What to work on: Take the line that contains "When looking at" as the first and the last line of the material as the final one; set down exactly the lines in that span.
————————
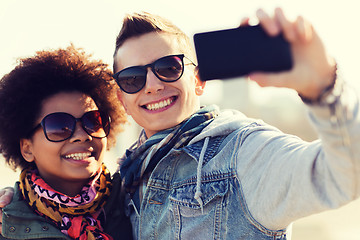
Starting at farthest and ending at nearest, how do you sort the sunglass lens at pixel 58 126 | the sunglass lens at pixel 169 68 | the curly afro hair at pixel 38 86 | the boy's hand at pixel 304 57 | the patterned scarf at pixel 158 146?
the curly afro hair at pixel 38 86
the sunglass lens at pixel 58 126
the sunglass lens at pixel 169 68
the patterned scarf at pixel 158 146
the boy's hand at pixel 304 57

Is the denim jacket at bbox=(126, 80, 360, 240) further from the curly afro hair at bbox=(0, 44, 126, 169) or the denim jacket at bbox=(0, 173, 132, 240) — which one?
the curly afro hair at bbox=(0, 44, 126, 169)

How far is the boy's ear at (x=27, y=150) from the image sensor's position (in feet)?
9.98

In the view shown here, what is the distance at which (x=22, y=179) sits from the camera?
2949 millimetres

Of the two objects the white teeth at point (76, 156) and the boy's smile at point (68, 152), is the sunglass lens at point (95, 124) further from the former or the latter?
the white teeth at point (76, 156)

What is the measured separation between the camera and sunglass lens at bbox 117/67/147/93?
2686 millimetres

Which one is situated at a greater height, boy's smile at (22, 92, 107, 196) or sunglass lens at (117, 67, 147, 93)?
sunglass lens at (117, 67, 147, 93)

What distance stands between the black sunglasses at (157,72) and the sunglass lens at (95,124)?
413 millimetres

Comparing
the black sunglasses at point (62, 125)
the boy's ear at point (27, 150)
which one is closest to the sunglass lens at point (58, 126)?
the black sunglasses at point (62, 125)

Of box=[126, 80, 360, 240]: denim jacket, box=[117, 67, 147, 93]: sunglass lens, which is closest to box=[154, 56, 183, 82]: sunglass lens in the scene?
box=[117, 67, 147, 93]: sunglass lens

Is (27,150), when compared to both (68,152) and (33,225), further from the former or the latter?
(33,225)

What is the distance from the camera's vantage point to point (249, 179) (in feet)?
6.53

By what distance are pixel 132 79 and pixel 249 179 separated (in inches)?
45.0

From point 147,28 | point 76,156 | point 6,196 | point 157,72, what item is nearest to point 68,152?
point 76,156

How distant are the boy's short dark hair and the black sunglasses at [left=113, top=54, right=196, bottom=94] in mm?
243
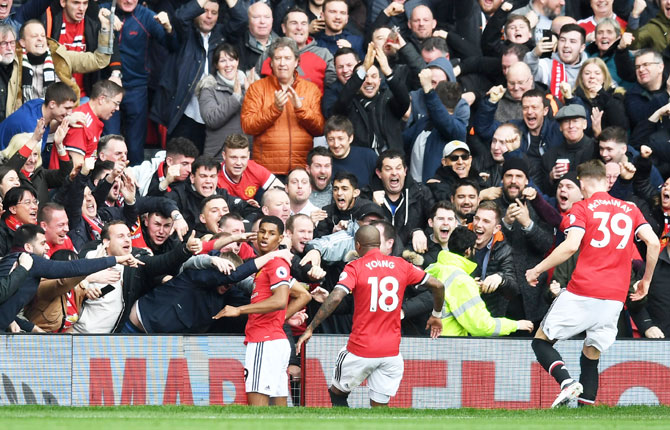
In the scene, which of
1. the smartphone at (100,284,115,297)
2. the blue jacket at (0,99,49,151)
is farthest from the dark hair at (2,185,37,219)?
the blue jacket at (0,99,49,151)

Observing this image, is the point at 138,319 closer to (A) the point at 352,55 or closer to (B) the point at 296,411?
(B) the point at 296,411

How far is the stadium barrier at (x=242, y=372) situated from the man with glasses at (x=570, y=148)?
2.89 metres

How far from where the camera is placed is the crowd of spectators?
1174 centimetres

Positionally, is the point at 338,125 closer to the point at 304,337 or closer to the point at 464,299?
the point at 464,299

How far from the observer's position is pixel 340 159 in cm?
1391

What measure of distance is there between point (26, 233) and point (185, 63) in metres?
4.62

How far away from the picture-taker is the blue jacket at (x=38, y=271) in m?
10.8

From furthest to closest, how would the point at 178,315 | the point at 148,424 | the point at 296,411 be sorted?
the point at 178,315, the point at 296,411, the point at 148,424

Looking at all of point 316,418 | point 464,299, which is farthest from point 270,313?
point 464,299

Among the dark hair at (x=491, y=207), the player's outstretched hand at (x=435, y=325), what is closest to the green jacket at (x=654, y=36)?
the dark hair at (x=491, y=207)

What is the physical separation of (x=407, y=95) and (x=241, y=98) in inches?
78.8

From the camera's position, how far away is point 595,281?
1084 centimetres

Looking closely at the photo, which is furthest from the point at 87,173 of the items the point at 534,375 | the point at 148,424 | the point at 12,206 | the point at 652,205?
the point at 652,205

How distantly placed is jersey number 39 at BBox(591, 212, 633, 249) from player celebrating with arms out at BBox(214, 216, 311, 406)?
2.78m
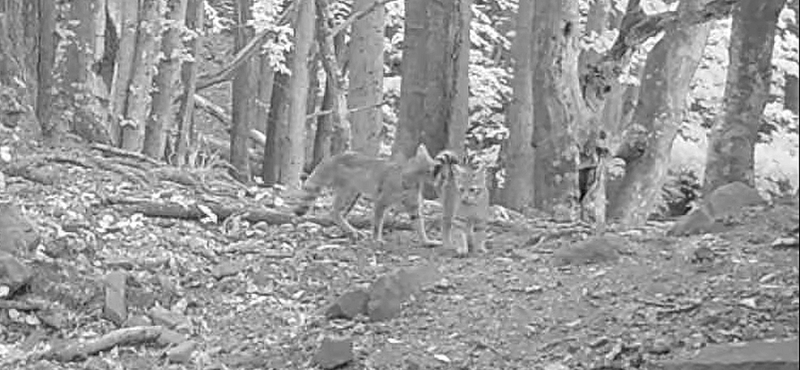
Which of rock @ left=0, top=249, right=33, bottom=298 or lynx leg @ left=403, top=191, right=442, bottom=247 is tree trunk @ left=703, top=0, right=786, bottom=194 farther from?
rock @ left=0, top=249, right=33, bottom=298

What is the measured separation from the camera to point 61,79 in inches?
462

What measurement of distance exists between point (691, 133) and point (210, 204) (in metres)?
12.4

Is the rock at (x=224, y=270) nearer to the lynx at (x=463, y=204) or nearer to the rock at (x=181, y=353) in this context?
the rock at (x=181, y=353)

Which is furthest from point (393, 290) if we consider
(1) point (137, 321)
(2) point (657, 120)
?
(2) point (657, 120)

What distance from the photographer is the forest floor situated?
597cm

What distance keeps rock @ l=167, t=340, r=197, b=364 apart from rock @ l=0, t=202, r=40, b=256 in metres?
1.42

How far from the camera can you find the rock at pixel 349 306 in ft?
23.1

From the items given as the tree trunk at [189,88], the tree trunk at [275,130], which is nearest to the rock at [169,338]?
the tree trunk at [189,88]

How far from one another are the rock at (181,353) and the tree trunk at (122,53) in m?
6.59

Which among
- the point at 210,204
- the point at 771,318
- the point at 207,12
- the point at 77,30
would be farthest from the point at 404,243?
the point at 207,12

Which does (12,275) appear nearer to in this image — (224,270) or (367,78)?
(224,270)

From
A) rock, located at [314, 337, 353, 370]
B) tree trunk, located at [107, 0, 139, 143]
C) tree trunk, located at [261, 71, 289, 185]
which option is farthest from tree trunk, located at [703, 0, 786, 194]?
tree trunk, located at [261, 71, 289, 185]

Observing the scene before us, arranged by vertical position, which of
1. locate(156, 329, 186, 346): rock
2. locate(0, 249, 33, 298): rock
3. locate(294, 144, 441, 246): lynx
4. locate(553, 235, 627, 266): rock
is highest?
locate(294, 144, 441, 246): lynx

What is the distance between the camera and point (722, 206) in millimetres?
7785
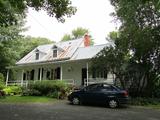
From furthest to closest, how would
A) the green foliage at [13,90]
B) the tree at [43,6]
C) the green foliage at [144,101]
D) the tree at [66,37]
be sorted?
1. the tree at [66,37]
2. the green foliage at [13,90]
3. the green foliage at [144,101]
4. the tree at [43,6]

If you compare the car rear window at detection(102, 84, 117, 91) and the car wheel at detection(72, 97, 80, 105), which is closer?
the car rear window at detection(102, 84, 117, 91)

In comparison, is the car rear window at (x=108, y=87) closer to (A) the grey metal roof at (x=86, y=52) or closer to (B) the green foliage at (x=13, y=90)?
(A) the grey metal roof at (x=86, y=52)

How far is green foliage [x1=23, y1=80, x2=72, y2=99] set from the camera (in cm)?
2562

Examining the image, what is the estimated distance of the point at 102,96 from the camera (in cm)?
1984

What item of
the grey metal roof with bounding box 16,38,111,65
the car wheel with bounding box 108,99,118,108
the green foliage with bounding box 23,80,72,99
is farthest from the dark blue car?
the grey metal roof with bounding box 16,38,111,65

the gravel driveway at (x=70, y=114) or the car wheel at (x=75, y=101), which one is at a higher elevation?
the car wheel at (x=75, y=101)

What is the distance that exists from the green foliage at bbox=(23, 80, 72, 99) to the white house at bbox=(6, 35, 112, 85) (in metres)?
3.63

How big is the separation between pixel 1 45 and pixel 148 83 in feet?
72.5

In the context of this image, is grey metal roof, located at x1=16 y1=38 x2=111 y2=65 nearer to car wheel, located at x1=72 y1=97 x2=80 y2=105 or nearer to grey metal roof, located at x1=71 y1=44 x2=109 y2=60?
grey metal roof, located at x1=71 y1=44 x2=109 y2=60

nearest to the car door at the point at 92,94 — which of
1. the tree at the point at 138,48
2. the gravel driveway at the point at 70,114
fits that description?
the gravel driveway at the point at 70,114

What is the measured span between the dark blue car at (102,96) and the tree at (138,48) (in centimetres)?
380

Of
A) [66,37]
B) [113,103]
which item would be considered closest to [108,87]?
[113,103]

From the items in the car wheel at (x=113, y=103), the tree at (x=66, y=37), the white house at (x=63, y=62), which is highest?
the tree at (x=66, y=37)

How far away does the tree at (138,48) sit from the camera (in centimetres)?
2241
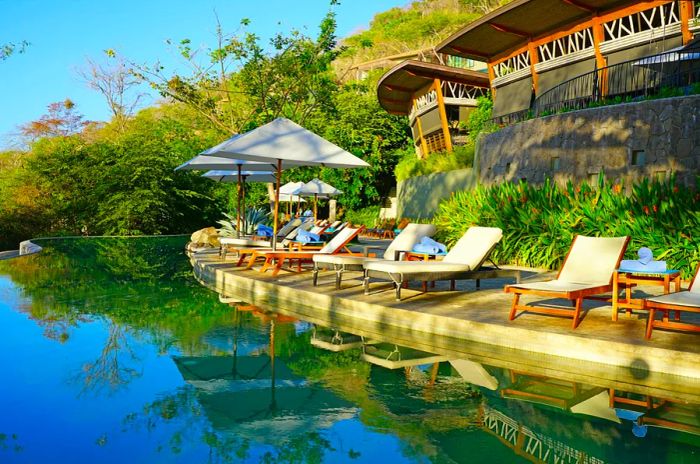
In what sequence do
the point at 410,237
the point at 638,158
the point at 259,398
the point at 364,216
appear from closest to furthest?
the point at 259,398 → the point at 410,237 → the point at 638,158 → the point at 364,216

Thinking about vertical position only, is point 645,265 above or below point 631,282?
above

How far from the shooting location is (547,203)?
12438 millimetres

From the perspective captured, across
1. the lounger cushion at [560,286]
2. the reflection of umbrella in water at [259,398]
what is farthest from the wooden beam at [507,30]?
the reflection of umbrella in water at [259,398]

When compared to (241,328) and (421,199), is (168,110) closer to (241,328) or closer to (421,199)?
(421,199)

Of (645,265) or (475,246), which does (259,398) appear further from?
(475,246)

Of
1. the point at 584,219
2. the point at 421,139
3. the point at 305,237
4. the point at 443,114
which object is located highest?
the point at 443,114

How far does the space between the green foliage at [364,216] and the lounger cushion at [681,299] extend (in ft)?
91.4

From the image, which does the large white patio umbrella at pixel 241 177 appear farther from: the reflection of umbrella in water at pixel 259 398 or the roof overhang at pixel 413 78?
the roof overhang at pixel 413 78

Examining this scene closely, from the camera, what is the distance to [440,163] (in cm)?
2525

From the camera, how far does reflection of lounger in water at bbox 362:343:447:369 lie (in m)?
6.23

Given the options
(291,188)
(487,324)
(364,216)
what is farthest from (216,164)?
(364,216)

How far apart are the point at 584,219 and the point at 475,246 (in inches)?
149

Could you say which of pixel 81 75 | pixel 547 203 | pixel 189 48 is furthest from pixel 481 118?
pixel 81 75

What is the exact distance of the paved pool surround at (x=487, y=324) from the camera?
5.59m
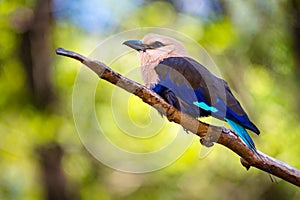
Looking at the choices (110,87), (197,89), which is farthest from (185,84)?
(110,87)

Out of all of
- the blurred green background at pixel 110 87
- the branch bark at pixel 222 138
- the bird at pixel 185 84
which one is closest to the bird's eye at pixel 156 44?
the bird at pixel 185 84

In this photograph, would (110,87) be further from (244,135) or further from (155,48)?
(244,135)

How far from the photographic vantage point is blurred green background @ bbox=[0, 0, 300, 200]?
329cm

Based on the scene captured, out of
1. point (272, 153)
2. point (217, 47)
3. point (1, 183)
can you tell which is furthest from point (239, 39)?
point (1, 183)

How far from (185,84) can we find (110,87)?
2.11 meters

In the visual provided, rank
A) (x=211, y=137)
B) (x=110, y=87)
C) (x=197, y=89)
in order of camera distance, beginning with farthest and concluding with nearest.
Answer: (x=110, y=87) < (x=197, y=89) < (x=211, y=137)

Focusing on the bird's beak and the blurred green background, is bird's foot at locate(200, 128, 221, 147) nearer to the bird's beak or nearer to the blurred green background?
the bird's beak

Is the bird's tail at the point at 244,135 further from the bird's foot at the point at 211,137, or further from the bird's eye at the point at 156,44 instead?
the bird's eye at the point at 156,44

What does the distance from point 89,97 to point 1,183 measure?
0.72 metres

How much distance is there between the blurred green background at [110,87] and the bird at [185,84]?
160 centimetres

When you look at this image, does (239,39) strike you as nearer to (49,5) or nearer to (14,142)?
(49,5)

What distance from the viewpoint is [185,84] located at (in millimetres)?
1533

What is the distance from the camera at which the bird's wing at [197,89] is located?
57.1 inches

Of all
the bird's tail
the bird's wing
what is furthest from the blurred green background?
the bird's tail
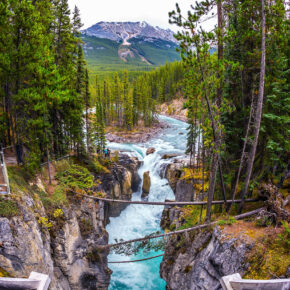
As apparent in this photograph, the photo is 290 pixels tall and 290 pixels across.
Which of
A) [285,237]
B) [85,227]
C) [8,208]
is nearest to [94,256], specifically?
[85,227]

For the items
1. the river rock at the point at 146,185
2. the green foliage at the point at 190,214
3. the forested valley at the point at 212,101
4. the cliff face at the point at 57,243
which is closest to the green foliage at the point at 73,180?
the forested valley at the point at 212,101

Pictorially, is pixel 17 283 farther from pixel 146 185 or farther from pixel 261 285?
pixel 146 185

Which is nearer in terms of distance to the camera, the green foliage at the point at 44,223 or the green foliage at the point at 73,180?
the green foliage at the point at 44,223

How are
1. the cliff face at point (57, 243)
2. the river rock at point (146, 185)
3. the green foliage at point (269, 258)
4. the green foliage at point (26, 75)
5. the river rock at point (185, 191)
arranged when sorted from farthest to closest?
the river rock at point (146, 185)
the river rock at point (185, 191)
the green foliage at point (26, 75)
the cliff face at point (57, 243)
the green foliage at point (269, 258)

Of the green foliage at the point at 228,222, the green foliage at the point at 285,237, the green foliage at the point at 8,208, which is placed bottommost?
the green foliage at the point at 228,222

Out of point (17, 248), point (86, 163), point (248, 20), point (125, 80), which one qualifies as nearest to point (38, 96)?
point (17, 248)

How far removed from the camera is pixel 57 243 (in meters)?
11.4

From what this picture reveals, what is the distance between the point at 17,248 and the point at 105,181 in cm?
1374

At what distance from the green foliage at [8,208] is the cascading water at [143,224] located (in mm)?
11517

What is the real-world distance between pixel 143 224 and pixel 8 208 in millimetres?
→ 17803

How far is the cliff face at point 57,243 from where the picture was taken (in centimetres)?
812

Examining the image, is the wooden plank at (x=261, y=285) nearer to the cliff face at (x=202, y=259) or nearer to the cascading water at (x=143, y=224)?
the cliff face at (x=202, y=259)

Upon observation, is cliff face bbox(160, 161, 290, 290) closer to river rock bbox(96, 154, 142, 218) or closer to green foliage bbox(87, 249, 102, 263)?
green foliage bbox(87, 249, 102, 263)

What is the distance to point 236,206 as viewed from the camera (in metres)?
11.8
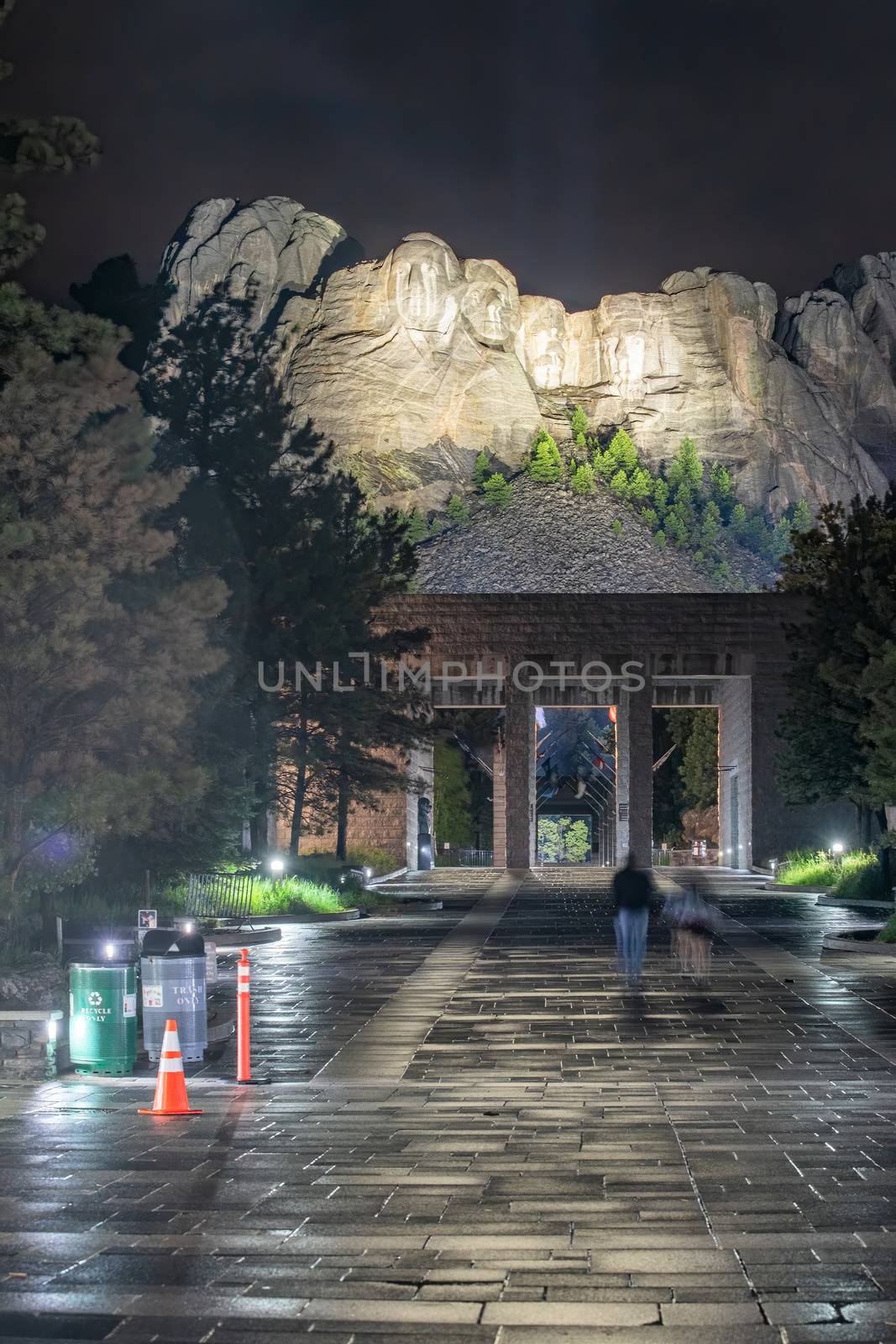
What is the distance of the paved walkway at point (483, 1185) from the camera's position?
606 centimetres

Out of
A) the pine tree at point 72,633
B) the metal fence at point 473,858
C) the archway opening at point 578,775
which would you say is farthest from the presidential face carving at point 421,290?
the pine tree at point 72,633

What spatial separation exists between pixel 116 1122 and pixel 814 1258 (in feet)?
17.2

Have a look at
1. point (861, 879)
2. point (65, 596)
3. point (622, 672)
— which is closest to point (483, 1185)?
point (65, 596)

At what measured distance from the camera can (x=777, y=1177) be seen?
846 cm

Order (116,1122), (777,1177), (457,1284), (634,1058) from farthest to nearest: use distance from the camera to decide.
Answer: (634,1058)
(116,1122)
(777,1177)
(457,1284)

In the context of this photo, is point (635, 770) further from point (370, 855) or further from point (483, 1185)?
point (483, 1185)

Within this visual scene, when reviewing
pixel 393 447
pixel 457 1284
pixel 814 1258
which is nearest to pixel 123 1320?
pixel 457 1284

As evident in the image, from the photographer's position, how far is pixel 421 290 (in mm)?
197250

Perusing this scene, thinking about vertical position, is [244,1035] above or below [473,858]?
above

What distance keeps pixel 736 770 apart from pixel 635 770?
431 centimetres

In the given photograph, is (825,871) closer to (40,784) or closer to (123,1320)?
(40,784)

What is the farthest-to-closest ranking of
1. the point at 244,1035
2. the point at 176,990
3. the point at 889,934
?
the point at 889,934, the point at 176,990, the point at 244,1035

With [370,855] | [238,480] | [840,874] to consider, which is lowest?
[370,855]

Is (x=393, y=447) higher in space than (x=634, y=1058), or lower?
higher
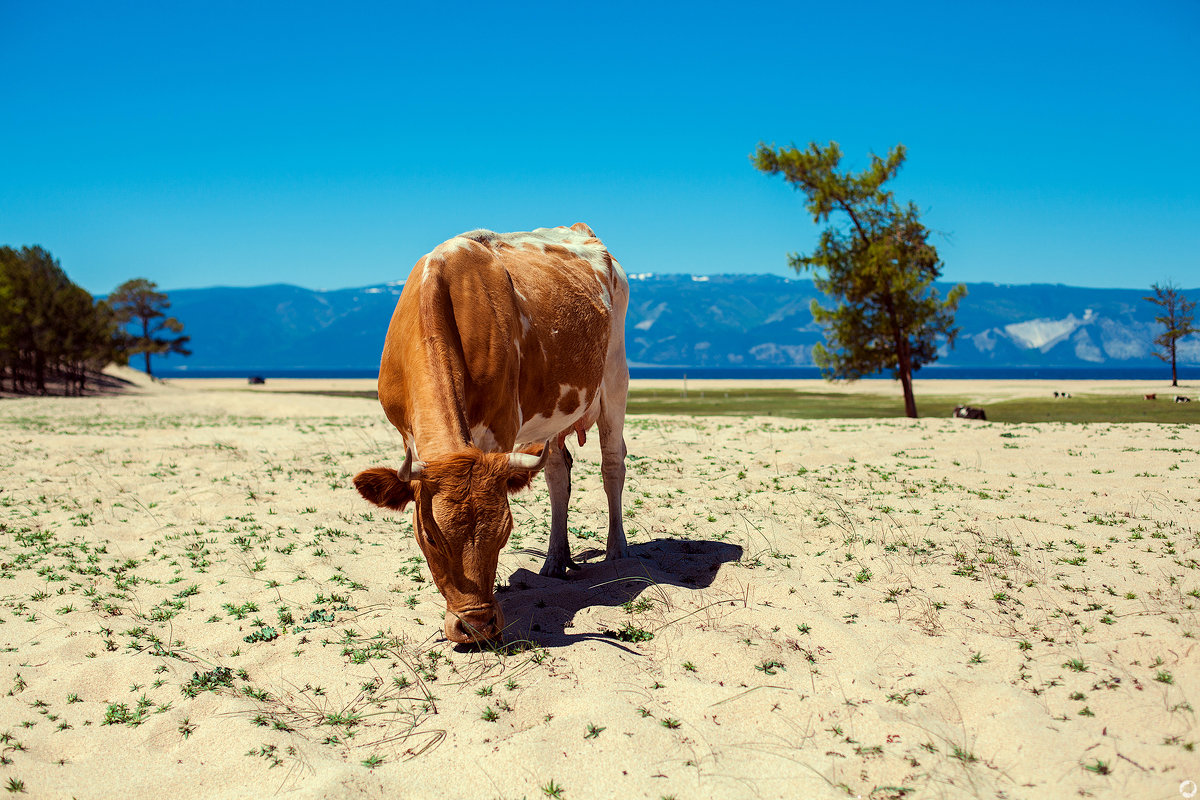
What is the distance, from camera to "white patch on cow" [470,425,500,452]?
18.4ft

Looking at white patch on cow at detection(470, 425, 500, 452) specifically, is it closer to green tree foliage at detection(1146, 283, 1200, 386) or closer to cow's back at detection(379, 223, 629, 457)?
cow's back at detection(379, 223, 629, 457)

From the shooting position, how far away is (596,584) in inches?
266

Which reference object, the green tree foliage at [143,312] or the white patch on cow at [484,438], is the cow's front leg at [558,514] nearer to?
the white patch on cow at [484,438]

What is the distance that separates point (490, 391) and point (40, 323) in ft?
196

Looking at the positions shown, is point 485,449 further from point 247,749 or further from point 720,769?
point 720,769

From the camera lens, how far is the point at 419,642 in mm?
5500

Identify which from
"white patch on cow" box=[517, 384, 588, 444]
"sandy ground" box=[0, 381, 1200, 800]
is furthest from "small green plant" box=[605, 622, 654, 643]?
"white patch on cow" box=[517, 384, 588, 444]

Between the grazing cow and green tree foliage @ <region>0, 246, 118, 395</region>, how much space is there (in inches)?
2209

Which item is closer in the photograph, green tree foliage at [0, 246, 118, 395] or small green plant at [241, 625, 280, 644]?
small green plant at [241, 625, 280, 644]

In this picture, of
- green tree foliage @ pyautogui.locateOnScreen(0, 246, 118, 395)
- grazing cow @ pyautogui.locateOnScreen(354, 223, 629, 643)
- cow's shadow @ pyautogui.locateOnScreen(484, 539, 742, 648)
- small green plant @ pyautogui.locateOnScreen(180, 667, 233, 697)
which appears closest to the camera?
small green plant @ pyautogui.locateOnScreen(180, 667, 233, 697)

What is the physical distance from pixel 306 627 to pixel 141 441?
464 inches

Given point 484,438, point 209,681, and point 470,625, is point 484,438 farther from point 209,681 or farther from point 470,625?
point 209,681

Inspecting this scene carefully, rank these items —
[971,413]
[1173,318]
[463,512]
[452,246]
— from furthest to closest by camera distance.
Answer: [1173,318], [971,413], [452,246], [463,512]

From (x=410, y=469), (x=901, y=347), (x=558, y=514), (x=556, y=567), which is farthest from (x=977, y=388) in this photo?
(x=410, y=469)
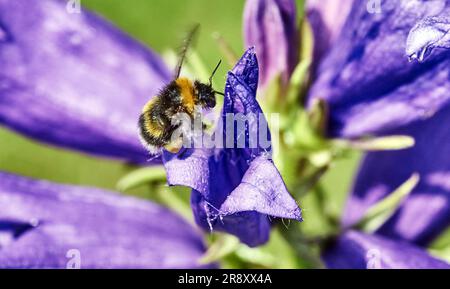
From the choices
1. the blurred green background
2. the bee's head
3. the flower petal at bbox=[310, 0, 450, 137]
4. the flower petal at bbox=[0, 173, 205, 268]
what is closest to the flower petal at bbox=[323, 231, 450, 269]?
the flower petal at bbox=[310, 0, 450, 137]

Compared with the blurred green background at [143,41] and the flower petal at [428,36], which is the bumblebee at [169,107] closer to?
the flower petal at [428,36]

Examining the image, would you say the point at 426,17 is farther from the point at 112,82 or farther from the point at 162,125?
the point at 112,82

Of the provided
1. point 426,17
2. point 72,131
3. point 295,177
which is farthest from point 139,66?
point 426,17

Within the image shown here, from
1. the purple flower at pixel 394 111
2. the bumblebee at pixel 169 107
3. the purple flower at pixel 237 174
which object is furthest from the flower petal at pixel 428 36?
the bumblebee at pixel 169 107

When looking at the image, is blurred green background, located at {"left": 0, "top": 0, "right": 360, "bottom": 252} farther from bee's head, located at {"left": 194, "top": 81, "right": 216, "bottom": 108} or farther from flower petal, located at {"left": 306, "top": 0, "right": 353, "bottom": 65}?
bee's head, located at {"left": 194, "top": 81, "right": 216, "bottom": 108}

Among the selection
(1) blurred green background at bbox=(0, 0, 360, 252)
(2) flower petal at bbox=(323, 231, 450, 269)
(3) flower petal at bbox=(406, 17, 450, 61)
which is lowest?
————————
Completed exercise:
When looking at the image, is blurred green background, located at {"left": 0, "top": 0, "right": 360, "bottom": 252} farther from bee's head, located at {"left": 194, "top": 81, "right": 216, "bottom": 108} or farther from flower petal, located at {"left": 306, "top": 0, "right": 353, "bottom": 65}?
bee's head, located at {"left": 194, "top": 81, "right": 216, "bottom": 108}

Among the selection
(1) blurred green background at bbox=(0, 0, 360, 252)
(2) flower petal at bbox=(323, 231, 450, 269)
(3) flower petal at bbox=(406, 17, 450, 61)
which is lowest?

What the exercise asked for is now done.